UK politics, particularly UKIP’s anti-Europe stance, has been a huge focus for media on St George’s Day, and this will only intensify as we edge closer to the European elections and the Scottish vote in the autumn.
“It’s quite likely that we will have market wobble in the run up to the vote in September, though the market believes independence will not happen,” Buxton Said.
“Either way it will reinforce the sense that sterling strength is unlikely to remain sustained, particularly if we have to face the mechanics of how a separation would happen.”
While dismissing UKIP as a “sideshow” with no heavyweight politicians besides leader Nigel Farage, Buxton insists that uncertainty about a Labour or Conservative victory in 2015, or indeed the possibility of another collation government, will move the currency.
While the strong currency has curtailed any hopes of an export boost for the economy, any weakening could open up opportunities for savvy stockpickers.

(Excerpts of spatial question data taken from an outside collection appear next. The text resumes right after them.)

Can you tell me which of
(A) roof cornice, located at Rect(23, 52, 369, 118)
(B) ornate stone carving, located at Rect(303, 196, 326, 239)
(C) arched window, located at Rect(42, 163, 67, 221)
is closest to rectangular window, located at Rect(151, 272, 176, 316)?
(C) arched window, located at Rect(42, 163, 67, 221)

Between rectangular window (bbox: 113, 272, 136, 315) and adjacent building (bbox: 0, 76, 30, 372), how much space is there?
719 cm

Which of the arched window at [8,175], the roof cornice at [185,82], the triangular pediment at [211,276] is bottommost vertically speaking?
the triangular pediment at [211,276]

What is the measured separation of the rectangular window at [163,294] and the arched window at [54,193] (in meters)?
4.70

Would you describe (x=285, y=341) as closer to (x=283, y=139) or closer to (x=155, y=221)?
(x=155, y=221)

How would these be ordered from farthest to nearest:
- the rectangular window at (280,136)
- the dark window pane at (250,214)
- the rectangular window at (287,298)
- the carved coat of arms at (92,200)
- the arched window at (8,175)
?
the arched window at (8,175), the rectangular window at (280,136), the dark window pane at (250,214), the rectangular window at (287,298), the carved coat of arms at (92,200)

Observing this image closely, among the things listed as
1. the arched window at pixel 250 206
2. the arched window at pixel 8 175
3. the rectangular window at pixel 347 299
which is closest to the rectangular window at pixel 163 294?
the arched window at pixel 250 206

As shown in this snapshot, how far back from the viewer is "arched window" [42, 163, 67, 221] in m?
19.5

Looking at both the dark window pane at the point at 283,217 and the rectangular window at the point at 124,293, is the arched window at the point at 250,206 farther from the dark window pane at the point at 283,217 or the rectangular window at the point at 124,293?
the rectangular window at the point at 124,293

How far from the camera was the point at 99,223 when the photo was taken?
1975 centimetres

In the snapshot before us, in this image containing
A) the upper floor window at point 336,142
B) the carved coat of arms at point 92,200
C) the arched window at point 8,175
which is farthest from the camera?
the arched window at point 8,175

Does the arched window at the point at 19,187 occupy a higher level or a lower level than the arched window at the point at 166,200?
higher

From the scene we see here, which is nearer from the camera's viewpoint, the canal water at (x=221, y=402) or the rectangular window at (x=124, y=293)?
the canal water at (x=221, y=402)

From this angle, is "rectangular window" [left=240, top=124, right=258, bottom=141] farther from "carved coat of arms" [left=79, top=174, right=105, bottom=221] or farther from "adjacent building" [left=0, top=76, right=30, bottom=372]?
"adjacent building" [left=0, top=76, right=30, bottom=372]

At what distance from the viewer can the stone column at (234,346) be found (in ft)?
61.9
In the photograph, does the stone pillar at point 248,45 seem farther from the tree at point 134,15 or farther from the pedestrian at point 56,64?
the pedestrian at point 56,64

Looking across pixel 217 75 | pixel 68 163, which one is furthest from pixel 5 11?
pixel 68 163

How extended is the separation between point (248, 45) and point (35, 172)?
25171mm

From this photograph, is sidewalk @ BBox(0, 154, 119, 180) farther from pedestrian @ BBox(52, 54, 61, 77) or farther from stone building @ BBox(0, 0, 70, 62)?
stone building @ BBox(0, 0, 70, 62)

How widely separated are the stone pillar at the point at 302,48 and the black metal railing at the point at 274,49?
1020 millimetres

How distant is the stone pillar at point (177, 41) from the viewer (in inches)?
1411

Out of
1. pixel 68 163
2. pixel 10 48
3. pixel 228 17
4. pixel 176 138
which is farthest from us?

He added: “Strength in sterling has eroded profits growth for many multinationals, though it remains to be seen how this currency strength will be as we approach the general election in May 2015 and the uncertainty surrounding the outcome.
“But it would be almost impossible for economic growth to be as positive as is likely over the next two years without feeding through to growth in corporate profits. Investors may need to be patient, but it should be worth the wait. Once we exceed the previous stockmarket peak – after 15 long years – history suggests we will enter a new multi-year bull phase.”
Buxton’s UK Alpha Fund current positioning incorporates around one-third in financials, including Barclays, while he has also been upping his exposure to the likes of Rio Tinto and Clencore Xstrata with miners now accounting for 8% of the portfolio.